**Task to complete:**
Please say which step in the ML process part of the lesson outline is marked as not covered in this session.

-- START OF Reading passage --

## Lesson outline :
* Basic : (35 mins)

    * import and explore data
    * data visualization
    * data manipulation
    * data cleaning & handling missing values
    
    
* ML process : (35 mins)

    * train/test split
    * train a model
    * test your model
    * cross validation
    * model selection
    * model tuning
    * feature engineering (not in this session)
    * test your production model
    
 
* HW guided tour (20 mins)


In [None]:
import pandas as pd
import sklearn.ensemble
import seaborn as sns
# allow plots to appear within the note
%matplotlib inline
import matplotlib.pyplot as plt

In [None]:
#load the data
titanic = pd.read_csv('titanic.csv', header=0)


In [None]:
#display the first 5 samples
titanic.head()

In [None]:
#display the last 5 samples
titanic.tail()

In [None]:
#numeric values statistics
titanic.describe()

In [None]:
#data information
titanic.info()

#### מה ניתן להסיק מהסתכלות על הנתונים ?

-- END OF Reading passage --
-- START OF Data rows --

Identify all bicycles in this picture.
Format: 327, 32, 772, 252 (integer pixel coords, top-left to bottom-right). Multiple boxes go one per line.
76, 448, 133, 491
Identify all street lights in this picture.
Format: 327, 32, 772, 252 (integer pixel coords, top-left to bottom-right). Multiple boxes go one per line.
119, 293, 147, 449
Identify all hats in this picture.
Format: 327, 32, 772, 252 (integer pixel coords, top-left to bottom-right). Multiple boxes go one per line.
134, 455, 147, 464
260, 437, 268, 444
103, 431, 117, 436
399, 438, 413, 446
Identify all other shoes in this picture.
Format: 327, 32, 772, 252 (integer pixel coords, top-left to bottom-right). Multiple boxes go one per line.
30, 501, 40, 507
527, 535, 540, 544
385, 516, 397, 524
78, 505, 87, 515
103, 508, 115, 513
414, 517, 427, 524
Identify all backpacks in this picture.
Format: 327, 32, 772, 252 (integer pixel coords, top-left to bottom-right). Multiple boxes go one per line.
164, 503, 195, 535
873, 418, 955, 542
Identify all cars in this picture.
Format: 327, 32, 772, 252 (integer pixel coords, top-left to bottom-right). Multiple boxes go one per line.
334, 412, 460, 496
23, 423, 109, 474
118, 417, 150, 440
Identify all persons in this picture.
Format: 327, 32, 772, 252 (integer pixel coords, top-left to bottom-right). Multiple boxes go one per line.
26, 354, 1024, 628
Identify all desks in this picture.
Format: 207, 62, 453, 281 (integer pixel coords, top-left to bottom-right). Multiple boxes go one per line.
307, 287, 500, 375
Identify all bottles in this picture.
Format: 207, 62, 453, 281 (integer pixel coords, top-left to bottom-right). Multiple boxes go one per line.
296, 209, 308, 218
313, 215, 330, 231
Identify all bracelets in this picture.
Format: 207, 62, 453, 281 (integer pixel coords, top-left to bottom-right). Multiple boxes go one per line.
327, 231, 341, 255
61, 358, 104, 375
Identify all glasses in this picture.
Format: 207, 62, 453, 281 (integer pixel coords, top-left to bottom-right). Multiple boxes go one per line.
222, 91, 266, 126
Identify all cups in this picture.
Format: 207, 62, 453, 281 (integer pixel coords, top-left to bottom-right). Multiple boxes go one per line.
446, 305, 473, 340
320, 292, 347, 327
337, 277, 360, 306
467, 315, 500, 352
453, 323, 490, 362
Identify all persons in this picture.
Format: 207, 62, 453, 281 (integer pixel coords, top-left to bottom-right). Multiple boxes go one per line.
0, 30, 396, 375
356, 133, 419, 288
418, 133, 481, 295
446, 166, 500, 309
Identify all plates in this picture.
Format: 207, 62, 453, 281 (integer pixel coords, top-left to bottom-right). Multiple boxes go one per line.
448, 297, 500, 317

-- END OF Data rows --

**Answer:**
Feature engineering.